4) Inter‑module navigation : Use a routing mechanism so modules remain decoupled and can be compiled independently.
5) Communication between main and business modules : Choose between an event bus or interface calls based on the scenario.
6) Improving development efficiency :
On‑demand compilation : Decouple heavy modules (e.g., IM, video processing) so they are excluded from builds when not needed, reducing compile time.
"Puppet" app : Create a lightweight app module that depends only on the base module for rapid feature development; once finished, integrate it back into the main project.
7) Handling code boundaries and dependencies : After refactoring, upper layers depend only on lower layers, preventing lower‑layer code from referencing upper‑layer logic.
Approach to Modular Refactoring
The overall strategy consists of three steps:
Base module : Extract business‑related logic from BaseActivity and utilities into a base module, providing the foundation for other modules.

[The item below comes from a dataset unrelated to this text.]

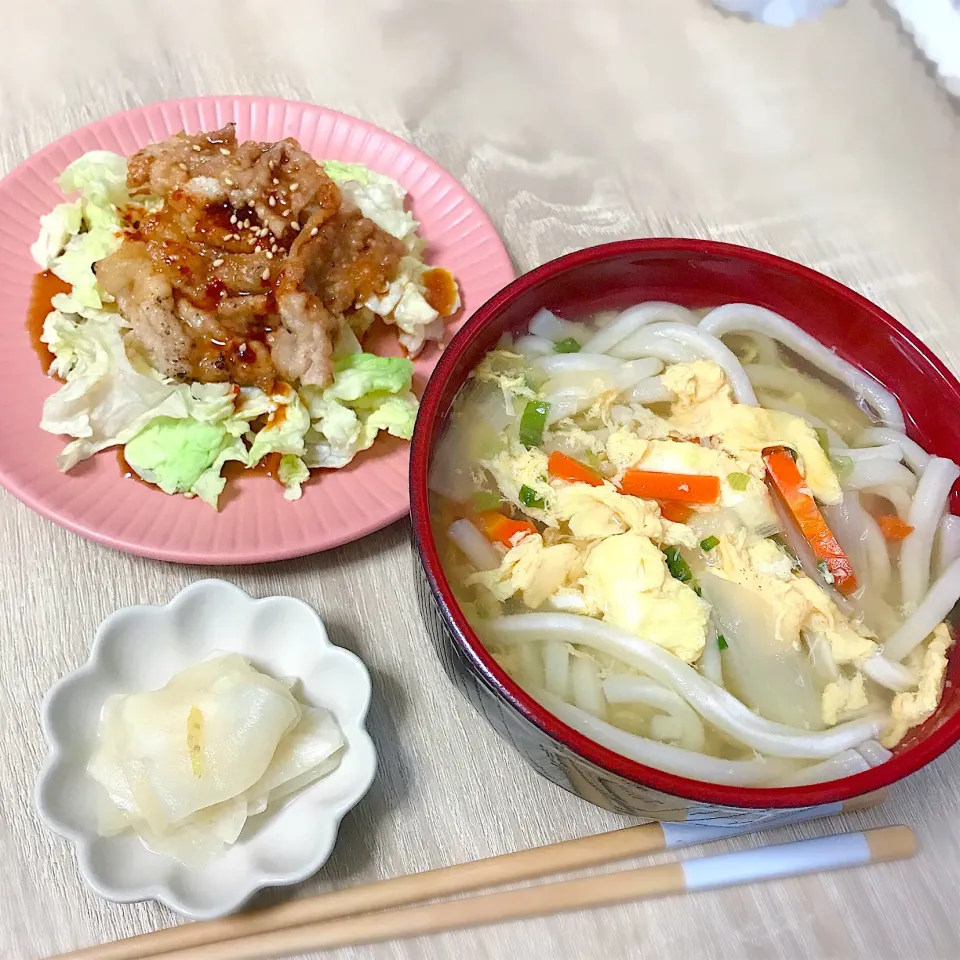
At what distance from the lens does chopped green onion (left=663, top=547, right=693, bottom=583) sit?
0.99m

Partial modularization : Prioritize independent or highly reusable modules for early modularization, then gradually refactor remaining modules.
Establish a common module repository : Publish reusable modules to an internal Maven repository, allowing multiple projects to depend on them.
After implementing these steps, the previously identified pain points were largely mitigated, as illustrated below.
Expectations and Reflections
Transitioning from a single project to a multi‑module architecture, and from a design‑less approach to a pain‑point‑driven one, marks a significant step forward, yet many challenges remain. This article serves both as a stage‑wise summary of past work and an invitation for discussion and guidance from experienced engineers.
Architecture has no absolute good or bad; it is only suitable or unsuitable for a given context. Decisions should be based on project specifics and encountered pain points.
The road is long, but perseverance leads to progress.